**Instructions**
• a. Write out the part of the detection circuit patent text starting at "This application is" and ending at "herein by reference.".
• b. Write what comes next in the detection circuit patent text, picking up after its last sentence.

**Page text**
---

Detection Circuit and Image Generation Device

This application is a continuation of International Application No. PCT/JP2023/043886 filed on Dec. 7, 2023, entitled “DETECTION CIRCUIT AND IMAGE GENERATION DEVICE”, which claims priority under 35 U.S.C. Section 119 of Japanese Patent Application No. 2022-204520 filed on Dec. 21, 2022, entitled “DETECTION CIRCUIT AND IMAGE GENERATION DEVICE”. The disclosures of the above applications are incorporated herein by reference.

The present invention relates to a detection circuit that detects a scanning position of light, and an image generation device including the detection circuit.

To date, an image generation device that generates an image by performing scanning with light modulated by a video signal has been known. In this device, for example, an image for one frame is generated by, while performing scanning in the horizontal direction with light in a first cycle, performing scanning in the vertical direction with light in a second cycle longer than the first cycle. The first cycle corresponds to the cycle for one line of the video signal, and the second cycle corresponds to the frame cycle of the video signal.

An image generation device of this type is described in Japanese Laid-Open Patent Publication No. 2018-155989, for example. In this device, by a light deflector that uses a piezoelectric actuator as a driving source, scanning is performed with light in the horizontal direction and the vertical direction. In this case, by detecting the scanning position of light in the vertical direction, it is possible to smoothly control the position of the image region in the vertical direction. In the light deflector, for such position detection, a piezoelectric element is placed, for example.

---

**Collected material**
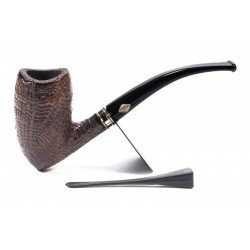 Pipe Brebbia Vintage Sandb. Mod. 56 Bent Chimney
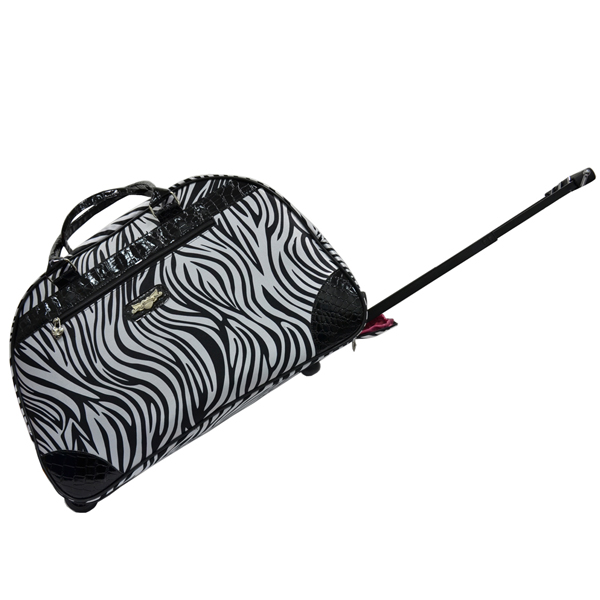 trolley travel duffel bag for lady with wheel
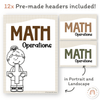 Math Operations Posters - Woodland Theme Classroom Decor - Miss Jacobs Little Learners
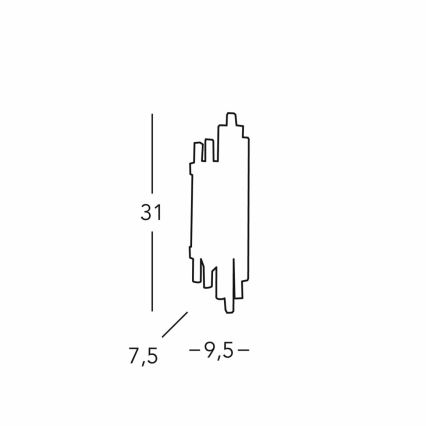 Kolarz 0342.62S.5 - Аплик ONTARIO 2xE14/40W/230V 31 см лъскав хром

---

**Numbered answers**
• a.
This application is a continuation of International Application No. PCT/JP2023/043886 filed on Dec. 7, 2023, entitled “DETECTION CIRCUIT AND IMAGE GENERATION DEVICE”, which claims priority under 35 U.S.C. Section 119 of Japanese Patent Application No. 2022-204520 filed on Dec. 21, 2022, entitled “DETECTION CIRCUIT AND IMAGE GENERATION DEVICE”. The disclosures of the above applications are incorporated herein by reference.

• b.
As a detection circuit using a piezoelectric element, a detection circuit described in Japanese Laid-Open Patent Publication No. 2008-033567 is known, for example. In general, it is known that the magnitude of the current that flows in a piezoelectric element is proportional to the speed at which the piezoelectric element expands and contracts. That is, the conduction current of the piezoelectric element corresponds to the derivative of the expansion and contraction state of the piezoelectric element. Therefore, in the above detection circuit, the conduction current of the piezoelectric element is converted into a voltage by an I/V converter, and the converted voltage is integrated by an integrator, whereby a detection signal indicating the expansion and contraction state of the piezoelectric element is generated.

In the image generation device having the above configuration, for example, control of shifting, in the vertical direction, the rendering region in accordance with change in the line of sight of a user can be performed. In this case, when the range of scanning with light in the vertical direction is changed, the image rendering range is shifted in the vertical direction. In this control, if the scanning position of light in the vertical direction is monitored, whether the range of scanning with light is being applied to the position in the vertical direction based on a line-of-sight detection signal can be determined by a controller, and when the scanning position of light is not being appropriately applied, a driving signal that is applied can be corrected by the controller.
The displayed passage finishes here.